Combate ao crime organizado
Outra mudança prevista no texto é a ampliação das atribuições da Polícia Federal, que passa a ter competência explícita para investigar crimes praticados por organizações criminosas e milícias privadas quando houver repercussão interestadual ou internacional.
A PEC também endurece medidas relacionadas a crimes violentos. Entre as regras previstas estão a obrigatoriedade de cumprimento de pena em presídios estaduais ou federais de segurança máxima ou de natureza especial, além da possibilidade de restringir progressão de regime, concessão de liberdade provisória, saídas temporárias e conversão da pena de prisão em outras medidas.
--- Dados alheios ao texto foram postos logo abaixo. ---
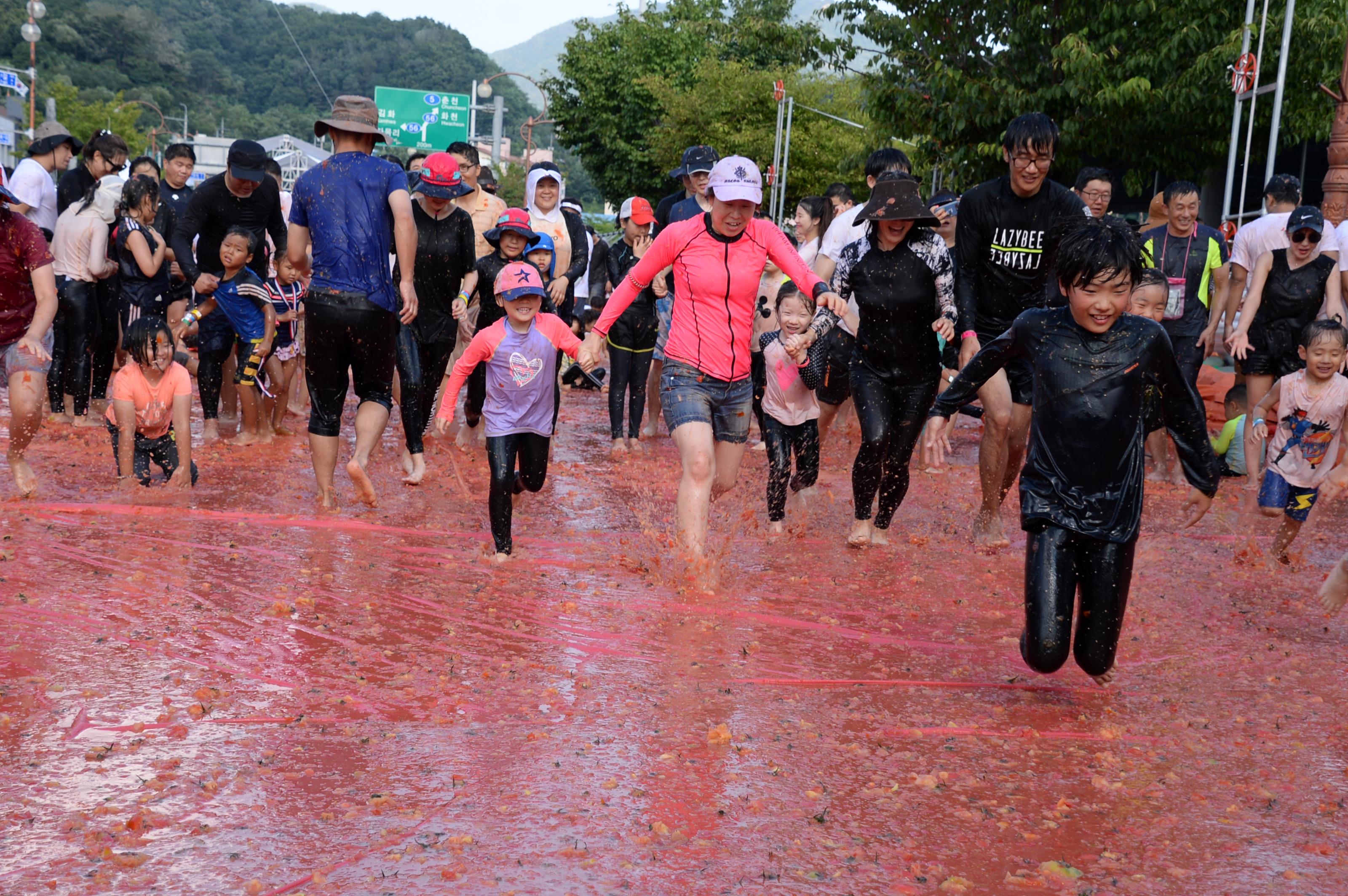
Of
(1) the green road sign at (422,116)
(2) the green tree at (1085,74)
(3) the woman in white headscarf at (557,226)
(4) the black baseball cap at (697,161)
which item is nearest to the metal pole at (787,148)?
(1) the green road sign at (422,116)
O texto também prevê a expropriação de bens, valores e direitos ligados a atividades criminosas.
Mudanças nas polícias
A proposta amplia a competência da Polícia Rodoviária Federal (PRF), que atualmente atua principalmente em rodovias. Com a mudança, a corporação poderá atuar também em hidrovias e ferrovias.
Além disso, a PRF poderá exercer policiamento ostensivo na proteção de bens, serviços e instalações federais ou de interesse da União. O órgão também poderá prestar apoio a forças de segurança estaduais e do Distrito Federal quando houver solicitação dos governadores ou em situações de calamidade pública e desastres.
O texto inclui ainda as polícias municipais entre os órgãos responsáveis pela segurança pública. A proposta prevê a criação de polícias municipais comunitárias, estruturadas em carreira, voltadas para ações de policiamento ostensivo e de proximidade com a população. Para isso, os municípios deverão cumprir critérios mínimos, como capacidade financeira para manter a estrutura.
Novas competências da União
A PEC também estabelece novas atribuições exclusivas da União, como a competência para legislar sobre a Polícia Federal, a Polícia Rodoviária Federal e normas gerais relacionadas à atividade de inteligência no país.
Deputados que votaram contra
No primeiro turno, votaram contra a proposta os seguintes parlamentares: Capitão Augusto (PL-SP), Célia Xakriabá (PSOL-MG), Chico Alencar (PSOL-RJ), Erika Hilton (PSOL-SP), Fernanda Melchionna (PSOL-RS), Heloisa Helena (Rede-RJ), Ivan Valente (PSOL-SP), Luciano Bivar (União-PE), Luiza Erundina (PSOL-SP), Pastor Henrique Vieira (PSOL-RJ), Professora Luciene Cavalcante (PSOL-SP), Sâmia Bomfim (PSOL-SP), Talíria Petrone (PSOL-RJ), Tarcísio Motta (PSOL-RJ) e Túlio Gadêlha (Rede-PE).
A deputada Luizianne Lins (PT-CE) registrou abstenção na primeira votação.
Já no segundo turno, os votos contrários foram de Capitão Augusto (PL-SP), Célia Xakriabá (PSOL-MG), Chico Alencar (PSOL-RJ), Erika Hilton (PSOL-SP), Fernanda Melchionna (PSOL-RS), Heloisa Helena (Rede-RJ), Ivan Valente (PSOL-SP), Luiza Erundina (PSOL-SP), Pastor Henrique Vieira (PSOL-RJ), Professora Luciene Cavalcante (PSOL-SP), Sâmia Bomfim (PSOL-SP), Talíria Petrone (PSOL-RJ), Tarcísio Motta (PSOL-RJ) e Túlio Gadêlha (Rede-PE).